▶ [Available data]:
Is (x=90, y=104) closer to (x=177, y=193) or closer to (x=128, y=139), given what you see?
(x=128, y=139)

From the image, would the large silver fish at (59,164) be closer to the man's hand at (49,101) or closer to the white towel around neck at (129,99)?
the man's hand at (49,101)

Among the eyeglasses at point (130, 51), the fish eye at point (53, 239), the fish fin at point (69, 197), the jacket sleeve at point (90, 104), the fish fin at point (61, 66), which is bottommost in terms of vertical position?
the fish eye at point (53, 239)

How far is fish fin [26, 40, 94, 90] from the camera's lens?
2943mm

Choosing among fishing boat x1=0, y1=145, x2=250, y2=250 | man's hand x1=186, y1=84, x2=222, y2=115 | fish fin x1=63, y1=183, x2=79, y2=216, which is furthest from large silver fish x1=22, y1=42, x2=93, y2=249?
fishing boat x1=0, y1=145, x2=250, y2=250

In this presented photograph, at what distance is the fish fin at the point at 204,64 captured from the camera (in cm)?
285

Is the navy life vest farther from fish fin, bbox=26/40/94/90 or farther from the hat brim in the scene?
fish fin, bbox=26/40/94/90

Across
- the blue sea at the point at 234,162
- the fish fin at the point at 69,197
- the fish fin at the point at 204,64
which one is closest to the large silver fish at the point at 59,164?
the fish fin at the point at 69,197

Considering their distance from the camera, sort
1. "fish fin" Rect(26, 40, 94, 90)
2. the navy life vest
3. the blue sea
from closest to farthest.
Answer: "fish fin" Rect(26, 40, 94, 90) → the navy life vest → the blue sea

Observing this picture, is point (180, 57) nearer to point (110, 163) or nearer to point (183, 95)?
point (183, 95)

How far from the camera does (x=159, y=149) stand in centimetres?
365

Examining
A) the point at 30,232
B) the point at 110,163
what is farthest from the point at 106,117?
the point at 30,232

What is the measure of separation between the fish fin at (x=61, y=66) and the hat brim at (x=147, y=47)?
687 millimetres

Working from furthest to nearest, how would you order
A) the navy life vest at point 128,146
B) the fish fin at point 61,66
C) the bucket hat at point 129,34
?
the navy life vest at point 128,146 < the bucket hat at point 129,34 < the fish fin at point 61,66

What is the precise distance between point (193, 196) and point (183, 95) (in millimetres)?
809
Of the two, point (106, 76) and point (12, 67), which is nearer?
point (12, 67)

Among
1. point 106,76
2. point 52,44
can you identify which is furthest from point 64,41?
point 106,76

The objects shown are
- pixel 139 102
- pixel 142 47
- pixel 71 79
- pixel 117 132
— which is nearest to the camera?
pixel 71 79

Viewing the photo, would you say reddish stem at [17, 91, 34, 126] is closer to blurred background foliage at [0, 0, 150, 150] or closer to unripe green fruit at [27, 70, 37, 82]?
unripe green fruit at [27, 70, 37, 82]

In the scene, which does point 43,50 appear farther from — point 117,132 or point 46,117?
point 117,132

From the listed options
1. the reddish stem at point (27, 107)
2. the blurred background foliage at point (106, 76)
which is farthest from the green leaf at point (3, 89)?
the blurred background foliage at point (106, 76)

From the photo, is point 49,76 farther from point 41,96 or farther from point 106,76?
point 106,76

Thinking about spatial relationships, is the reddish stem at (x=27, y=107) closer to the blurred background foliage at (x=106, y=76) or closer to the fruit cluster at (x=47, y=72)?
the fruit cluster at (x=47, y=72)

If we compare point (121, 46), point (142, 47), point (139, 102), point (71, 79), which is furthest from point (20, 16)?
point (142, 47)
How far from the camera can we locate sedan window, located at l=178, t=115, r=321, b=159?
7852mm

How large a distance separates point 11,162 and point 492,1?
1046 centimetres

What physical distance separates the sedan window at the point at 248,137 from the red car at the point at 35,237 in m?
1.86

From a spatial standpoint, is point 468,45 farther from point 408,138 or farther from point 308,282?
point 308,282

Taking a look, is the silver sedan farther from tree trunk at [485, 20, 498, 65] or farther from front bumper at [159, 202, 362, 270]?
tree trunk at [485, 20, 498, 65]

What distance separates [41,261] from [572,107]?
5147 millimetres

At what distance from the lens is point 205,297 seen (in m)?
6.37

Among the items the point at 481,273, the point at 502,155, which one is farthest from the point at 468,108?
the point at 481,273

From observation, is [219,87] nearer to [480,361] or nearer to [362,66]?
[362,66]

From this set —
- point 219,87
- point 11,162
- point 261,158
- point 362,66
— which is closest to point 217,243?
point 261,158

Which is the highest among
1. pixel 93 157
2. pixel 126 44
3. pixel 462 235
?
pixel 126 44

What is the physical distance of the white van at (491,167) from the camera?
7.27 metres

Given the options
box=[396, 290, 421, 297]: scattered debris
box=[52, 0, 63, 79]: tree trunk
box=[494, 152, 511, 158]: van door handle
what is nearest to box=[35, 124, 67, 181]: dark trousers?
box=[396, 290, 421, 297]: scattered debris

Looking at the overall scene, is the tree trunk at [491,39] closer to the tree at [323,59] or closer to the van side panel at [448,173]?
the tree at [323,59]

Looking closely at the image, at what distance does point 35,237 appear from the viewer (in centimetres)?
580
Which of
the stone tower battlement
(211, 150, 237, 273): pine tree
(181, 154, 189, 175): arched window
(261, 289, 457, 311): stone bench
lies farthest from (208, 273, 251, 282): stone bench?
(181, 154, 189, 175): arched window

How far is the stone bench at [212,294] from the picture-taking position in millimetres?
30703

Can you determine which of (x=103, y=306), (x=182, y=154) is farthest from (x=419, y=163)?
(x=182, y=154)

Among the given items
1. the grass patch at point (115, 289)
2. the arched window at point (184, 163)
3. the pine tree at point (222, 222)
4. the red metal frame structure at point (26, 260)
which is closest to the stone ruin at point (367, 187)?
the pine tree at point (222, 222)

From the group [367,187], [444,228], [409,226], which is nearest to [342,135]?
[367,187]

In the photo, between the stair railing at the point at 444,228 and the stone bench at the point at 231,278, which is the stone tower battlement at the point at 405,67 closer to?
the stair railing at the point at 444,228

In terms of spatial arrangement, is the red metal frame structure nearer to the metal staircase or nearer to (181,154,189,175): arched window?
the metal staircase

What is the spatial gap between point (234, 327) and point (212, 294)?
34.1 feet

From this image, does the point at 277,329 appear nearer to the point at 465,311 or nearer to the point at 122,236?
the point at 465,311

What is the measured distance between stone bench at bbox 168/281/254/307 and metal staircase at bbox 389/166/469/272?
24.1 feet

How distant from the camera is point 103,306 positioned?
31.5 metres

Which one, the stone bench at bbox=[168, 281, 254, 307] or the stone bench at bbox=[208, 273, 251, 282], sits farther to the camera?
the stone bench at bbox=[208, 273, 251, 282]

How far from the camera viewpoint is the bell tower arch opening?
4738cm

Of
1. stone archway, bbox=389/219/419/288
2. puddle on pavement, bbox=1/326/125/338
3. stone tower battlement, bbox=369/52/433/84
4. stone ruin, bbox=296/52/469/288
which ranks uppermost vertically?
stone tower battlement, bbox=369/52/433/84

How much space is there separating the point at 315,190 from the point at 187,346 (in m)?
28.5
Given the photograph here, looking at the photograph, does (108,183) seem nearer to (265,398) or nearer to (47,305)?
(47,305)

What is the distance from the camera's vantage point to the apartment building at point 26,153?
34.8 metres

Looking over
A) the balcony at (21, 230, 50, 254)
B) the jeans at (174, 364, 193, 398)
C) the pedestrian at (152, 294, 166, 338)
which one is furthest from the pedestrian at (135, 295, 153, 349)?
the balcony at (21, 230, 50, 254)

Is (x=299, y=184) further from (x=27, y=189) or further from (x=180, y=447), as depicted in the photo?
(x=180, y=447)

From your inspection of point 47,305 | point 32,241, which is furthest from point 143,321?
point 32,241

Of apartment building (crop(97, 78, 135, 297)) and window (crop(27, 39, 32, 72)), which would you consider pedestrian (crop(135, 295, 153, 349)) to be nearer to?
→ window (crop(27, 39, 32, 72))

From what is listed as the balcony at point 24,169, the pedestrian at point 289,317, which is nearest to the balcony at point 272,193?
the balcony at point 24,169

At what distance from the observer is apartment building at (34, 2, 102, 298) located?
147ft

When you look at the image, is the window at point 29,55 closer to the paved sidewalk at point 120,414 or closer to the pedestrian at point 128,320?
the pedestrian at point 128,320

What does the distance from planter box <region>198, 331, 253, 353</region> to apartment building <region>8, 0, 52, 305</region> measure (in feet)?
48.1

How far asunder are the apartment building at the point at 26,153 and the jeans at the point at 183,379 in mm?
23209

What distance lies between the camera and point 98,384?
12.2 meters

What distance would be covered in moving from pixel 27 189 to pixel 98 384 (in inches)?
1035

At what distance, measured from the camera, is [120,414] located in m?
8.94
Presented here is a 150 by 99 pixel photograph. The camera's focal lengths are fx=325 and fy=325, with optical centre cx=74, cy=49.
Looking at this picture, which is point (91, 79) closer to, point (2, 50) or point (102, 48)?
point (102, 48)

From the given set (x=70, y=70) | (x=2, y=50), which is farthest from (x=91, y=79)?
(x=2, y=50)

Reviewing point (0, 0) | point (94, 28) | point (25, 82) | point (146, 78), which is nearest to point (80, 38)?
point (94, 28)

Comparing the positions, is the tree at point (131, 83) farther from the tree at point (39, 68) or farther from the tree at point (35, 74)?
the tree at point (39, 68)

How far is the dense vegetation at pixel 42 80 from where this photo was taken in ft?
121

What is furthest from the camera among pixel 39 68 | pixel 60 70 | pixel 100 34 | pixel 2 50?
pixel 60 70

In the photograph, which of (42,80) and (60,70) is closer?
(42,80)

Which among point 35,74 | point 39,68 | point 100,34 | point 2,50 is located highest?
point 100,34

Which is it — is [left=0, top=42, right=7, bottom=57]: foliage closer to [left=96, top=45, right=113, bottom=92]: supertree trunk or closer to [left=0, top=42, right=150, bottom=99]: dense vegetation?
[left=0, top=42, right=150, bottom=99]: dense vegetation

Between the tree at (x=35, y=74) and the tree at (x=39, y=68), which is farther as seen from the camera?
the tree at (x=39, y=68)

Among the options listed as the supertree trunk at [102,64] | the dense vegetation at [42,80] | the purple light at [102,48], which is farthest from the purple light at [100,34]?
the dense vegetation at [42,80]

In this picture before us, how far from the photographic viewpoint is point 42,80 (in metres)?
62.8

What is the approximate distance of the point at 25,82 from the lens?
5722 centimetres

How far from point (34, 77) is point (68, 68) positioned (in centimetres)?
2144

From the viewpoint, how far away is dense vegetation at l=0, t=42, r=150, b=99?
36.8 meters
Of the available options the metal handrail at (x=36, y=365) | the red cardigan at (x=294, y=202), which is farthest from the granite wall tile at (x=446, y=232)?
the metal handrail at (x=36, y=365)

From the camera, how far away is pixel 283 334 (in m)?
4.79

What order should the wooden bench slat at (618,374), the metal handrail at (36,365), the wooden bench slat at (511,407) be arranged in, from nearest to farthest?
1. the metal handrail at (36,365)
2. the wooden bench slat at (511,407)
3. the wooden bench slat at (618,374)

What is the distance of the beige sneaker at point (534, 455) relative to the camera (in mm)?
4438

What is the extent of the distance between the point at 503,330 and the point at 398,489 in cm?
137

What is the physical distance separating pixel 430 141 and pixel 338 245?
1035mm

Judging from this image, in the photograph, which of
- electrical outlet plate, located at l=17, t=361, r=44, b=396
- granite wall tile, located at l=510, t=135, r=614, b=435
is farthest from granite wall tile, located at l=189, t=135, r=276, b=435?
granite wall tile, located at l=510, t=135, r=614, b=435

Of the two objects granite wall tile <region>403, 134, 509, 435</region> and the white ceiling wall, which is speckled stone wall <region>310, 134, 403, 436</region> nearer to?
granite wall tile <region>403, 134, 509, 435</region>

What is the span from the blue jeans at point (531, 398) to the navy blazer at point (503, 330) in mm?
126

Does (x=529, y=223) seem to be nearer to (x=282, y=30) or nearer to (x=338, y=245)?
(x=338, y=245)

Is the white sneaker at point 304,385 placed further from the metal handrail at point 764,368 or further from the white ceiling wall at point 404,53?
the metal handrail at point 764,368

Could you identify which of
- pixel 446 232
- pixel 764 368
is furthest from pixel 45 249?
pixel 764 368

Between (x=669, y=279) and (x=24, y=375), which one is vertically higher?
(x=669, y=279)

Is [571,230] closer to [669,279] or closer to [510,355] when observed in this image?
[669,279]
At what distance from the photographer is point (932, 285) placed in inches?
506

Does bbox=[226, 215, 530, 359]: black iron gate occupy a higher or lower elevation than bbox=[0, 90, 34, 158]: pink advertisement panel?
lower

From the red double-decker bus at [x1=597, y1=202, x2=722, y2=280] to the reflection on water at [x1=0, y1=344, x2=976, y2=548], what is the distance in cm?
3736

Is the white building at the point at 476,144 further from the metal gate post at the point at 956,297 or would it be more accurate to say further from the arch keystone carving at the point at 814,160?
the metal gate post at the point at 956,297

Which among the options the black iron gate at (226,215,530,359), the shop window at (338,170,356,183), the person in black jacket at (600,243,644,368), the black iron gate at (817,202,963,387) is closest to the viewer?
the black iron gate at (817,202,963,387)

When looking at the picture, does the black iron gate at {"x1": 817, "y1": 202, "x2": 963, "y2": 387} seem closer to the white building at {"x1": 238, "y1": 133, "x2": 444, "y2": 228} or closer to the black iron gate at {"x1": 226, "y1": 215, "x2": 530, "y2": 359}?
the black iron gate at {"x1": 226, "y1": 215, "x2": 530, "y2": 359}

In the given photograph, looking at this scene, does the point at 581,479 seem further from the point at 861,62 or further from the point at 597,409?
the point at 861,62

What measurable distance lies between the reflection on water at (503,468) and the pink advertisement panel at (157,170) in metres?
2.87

▶ [The task]:
Take the line with "When looking at" and all lines after it to the last line, and reproduce them exactly.

▶ [Task result]:
When looking at the picture, does the black iron gate at {"x1": 817, "y1": 202, "x2": 963, "y2": 387} seem closer to the white building at {"x1": 238, "y1": 133, "x2": 444, "y2": 228} or closer to the black iron gate at {"x1": 226, "y1": 215, "x2": 530, "y2": 359}?
the black iron gate at {"x1": 226, "y1": 215, "x2": 530, "y2": 359}

In the given photograph, looking at this scene, does the point at 581,479 seem further from the point at 861,62 or further from the point at 597,409?
the point at 861,62

What measurable distance lies between the reflection on water at (503,468) and the pink advertisement panel at (157,170) in metres?
2.87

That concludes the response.